Le lac, attenant au célèbre barrage de Hoover Dam qui se dresse aux portes de Las Vegas, n'est plein qu'à 36%, en-dessous du record établi en 2016. Les autorités fédérales s'attendaient certes à ce qu'une telle pénurie survienne, mais pas avant le mois d'août.
La situation est tout aussi préoccupante dans le nord de la Californie, pourtant généralement bien arrosée durant l'hiver et le printemps. Le niveau du lac Oroville, deuxième réservoir de l'État et élément-clé du réseau fournissant de l'eau potable à 27 millions de Californiens, est cinquante mètres plus bas qu'en 2019.
Désormais, des restrictions d'eau importantes sont inévitables dans les mois à venir, ce qui pourrait avoir des conséquences graves dans plusieurs États de l'ouest du pays, notamment pour les exploitations agricoles qui dépendent de l'irrigation et fournissent une grande partie des fruits et légumes du pays. Sans parler des amandiers de Californie, qui représentent jusqu'à 80% de la production mondiale mais que certains agriculteurs ont déjà commencé à arracher pour réduire leur consommation en eau.
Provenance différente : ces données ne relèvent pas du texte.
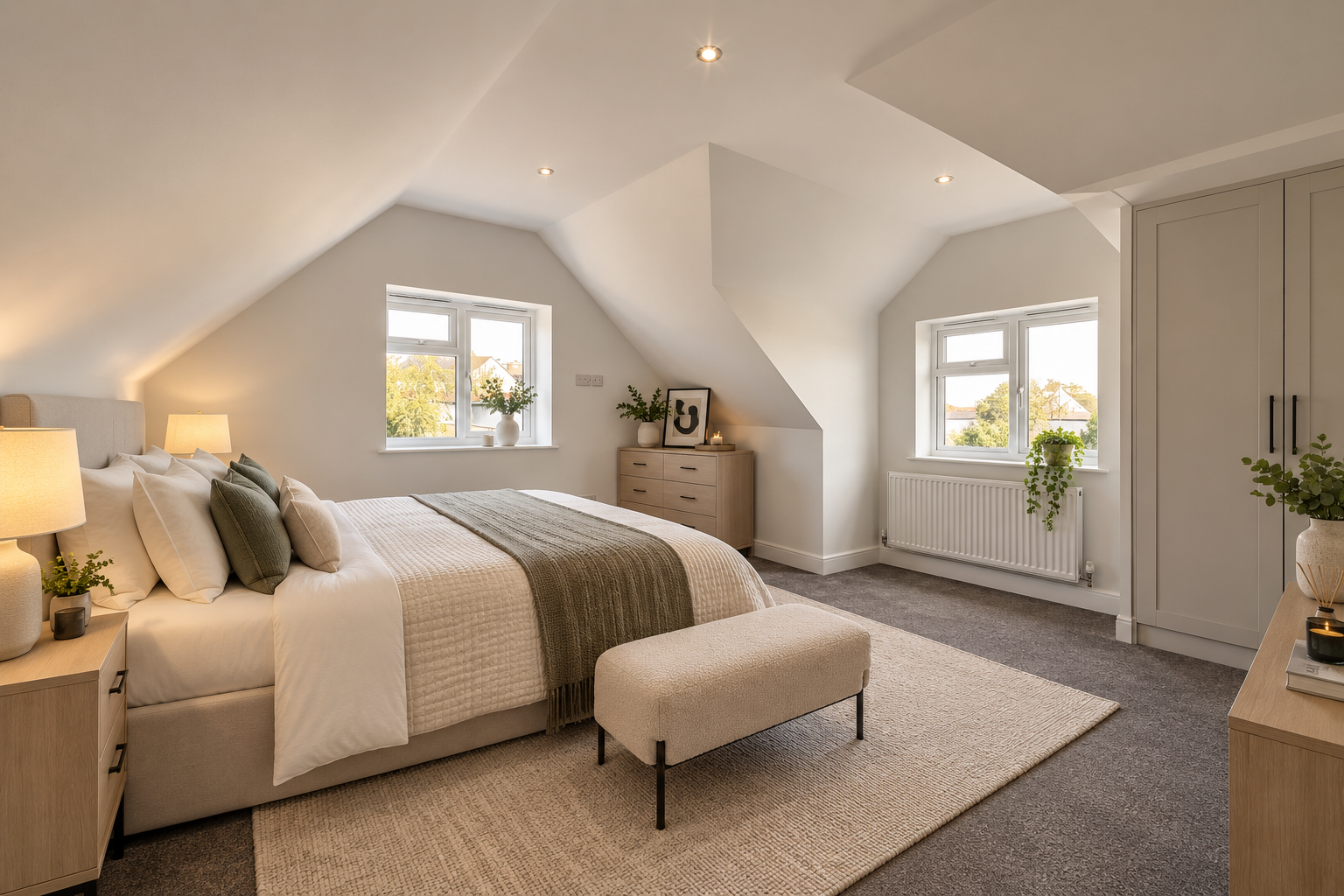 New Build Family Home — photo 3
Au 1er avril, qui marque traditionnellement la fin des chutes de neige, les réserves de neige dans la Sierra Nevada voisine - source d'environ un tiers de l'eau utilisée en Californie - étaient seulement d'environ 60% par rapport à la moyenne.
"Ce qui est vraiment unique cette année, c'est que lorsque la neige a fondu, le ruissellement a fini par s'infiltrer dans les sols secs et par s'évaporer", sans réellement parvenir jusqu'au lac d'Oroville pour gonfler ses réserves, explique John Yarbrough, un responsable du Département des ressources en eau de Californie.
"Rares, dangereuses et mortelles"
Des poissons ont été pris au piège dans une flaque à cause de la baisse du niveau du lac d'Oroville, dans le nord de la Californie, ici le 24 mai. |
Photo : AFP/VNA/CVN |
Selon l'Observatoire de la sécheresse, un tiers du territoire de la Californie subit actuellement une "sécheresse exceptionnelle", le stade le plus sévère.
Or ces sols arides et la végétation desséchée créent à leur tour les conditions propices pour une augmentation des températures, instaurant un cercle vicieux dévastateur.
Sans surprise, le sud-ouest des États-Unis se prépare à subir la semaine prochaine une vague de chaleur extrême, avec des températures supérieures d'au moins 11°C aux moyennes saisonnières et risquant de friser les 50°C par endroits.
Las Vegas pourrait ainsi battre le record de chaleur établi en 1940, avec une température pouvant atteindre 46°C mercredi prochain 16 juin, selon les services météo qui ont lancé une alerte dans différents États.
De telles conditions sont "rares, dangereuses et mortelles", a mis en garde la météo nationale de Phoenix, dans le centre de l'Arizona.
Les autorités redoutent notamment un regain des feux de forêts, qui ont été particulièrement précoces et intenses cette année : fin mai en Californie, les incendies avaient déjà consumé cinq fois plus de végétation que l'an dernier à la même époque.
Pour la plupart des experts, même si le sud-ouest des États-Unis est naturellement exposé à la sécheresse, il ne fait aucun doute que la situation est considérablement aggravée par le réchauffement climatique.
Une étude publiée l'an dernier dans la revue Science estimait ainsi que le changement climatique induit par les activités humaines avait accentué l'impact de la sécheresse de 46% entre 2000 et 2018.
"Ce qui est clair, c'est que nous vivons déjà sous un nouveau climat, un climat qui est différent que celui sous lequel nos systèmes ont été conçus voici cinquante ou cent ans", déclarait récemment Noah Diffenbaugh, climatologue à l'université californienne de Stanford.
"Et c'est un climat dans lequel les déficits en eau sont principalement la conséquence du réchauffement", estime l'expert, pour qui il reste possible "de gérer les risques présentés par ces changements du climat".
"Mais pour y parvenir, il ne faut pas seulement reconnaître la réalité de ce changement climatique et s'y ajuster, il faut anticiper", souligne-t-il.